**Exercise prompt**: All of the data below should be printed again exactly, pictures excluded.

**Collected data**:
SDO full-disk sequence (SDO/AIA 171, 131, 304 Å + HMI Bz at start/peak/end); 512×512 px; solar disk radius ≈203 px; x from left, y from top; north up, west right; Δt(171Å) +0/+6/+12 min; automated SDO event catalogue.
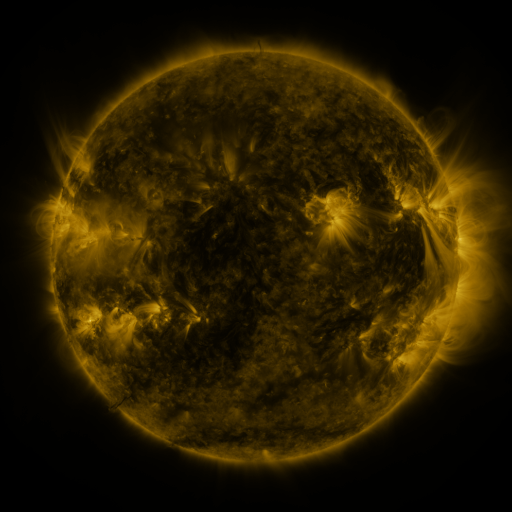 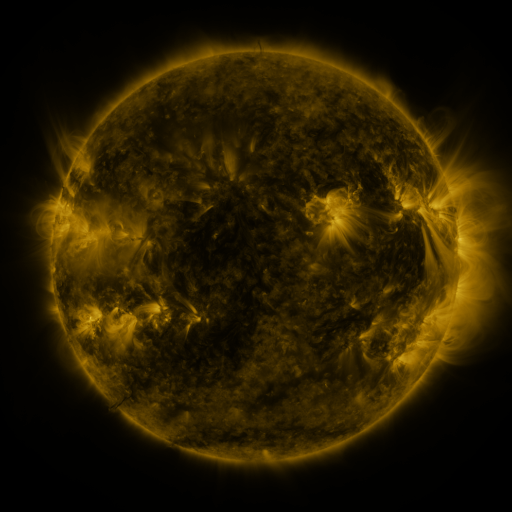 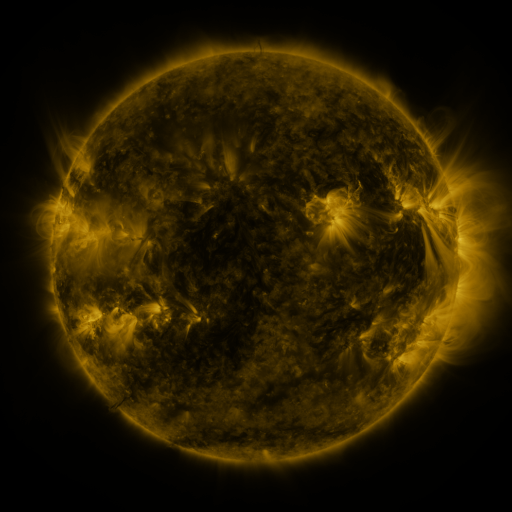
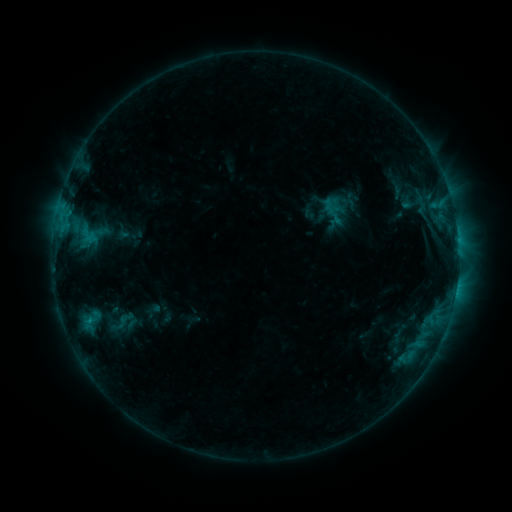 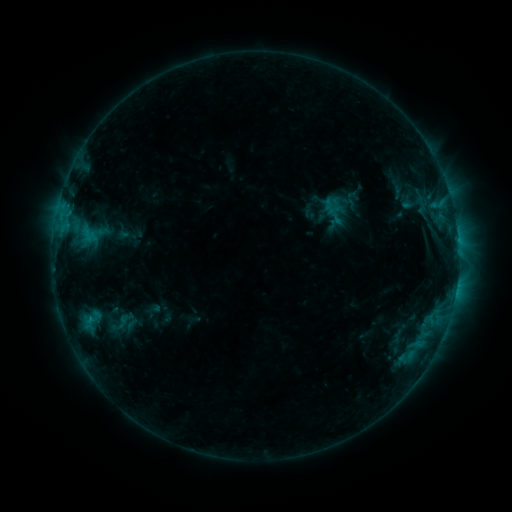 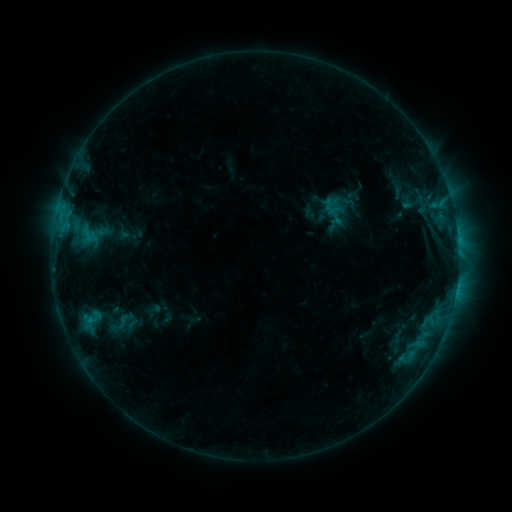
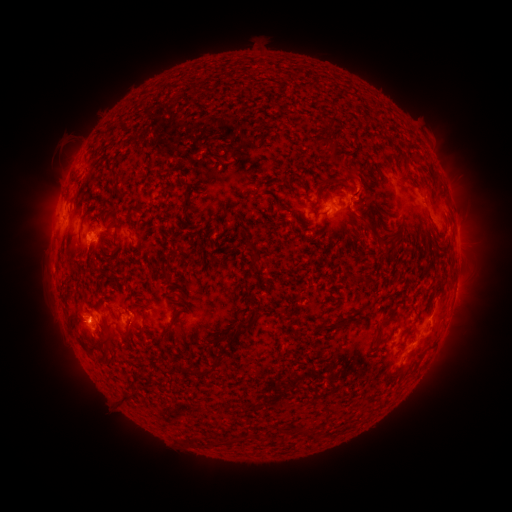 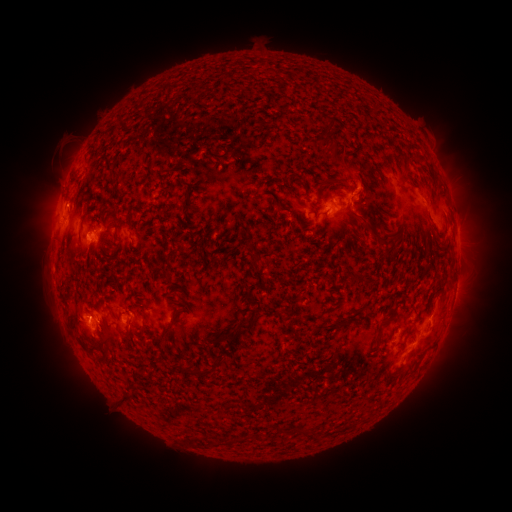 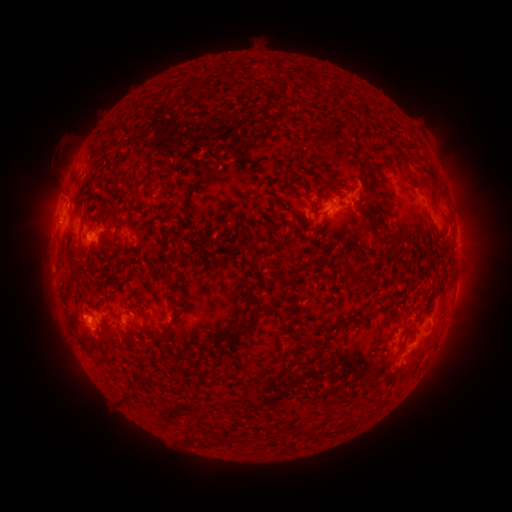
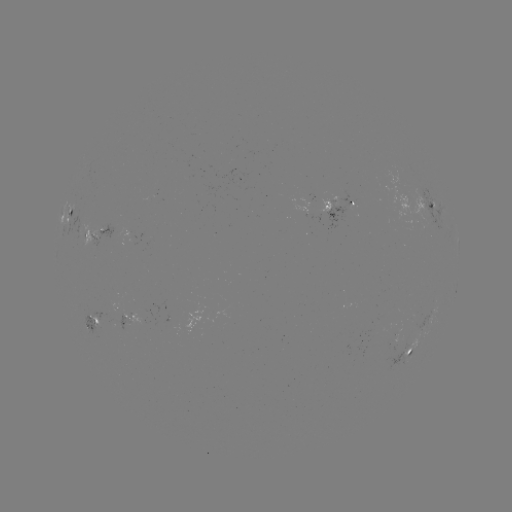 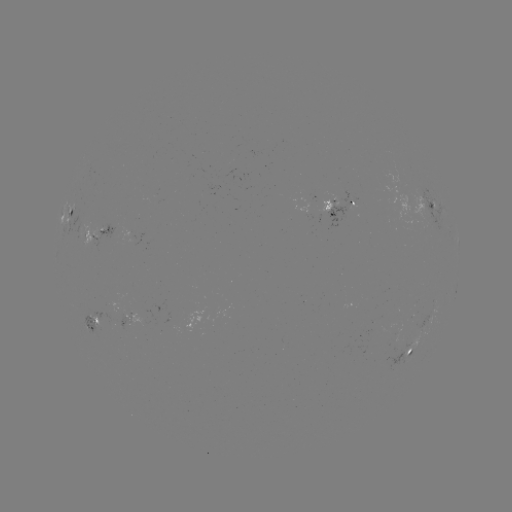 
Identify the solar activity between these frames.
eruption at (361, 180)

**Your solution**:
SDO full-disk sequence (SDO/AIA 171, 131, 304 Å + HMI Bz at start/peak/end); 512×512 px; solar disk radius ≈203 px; x from left, y from top; north up, west right; Δt(171Å) +0/+6/+12 min; automated SDO event catalogue.
Identify the solar activity between these frames.
eruption at (361, 180)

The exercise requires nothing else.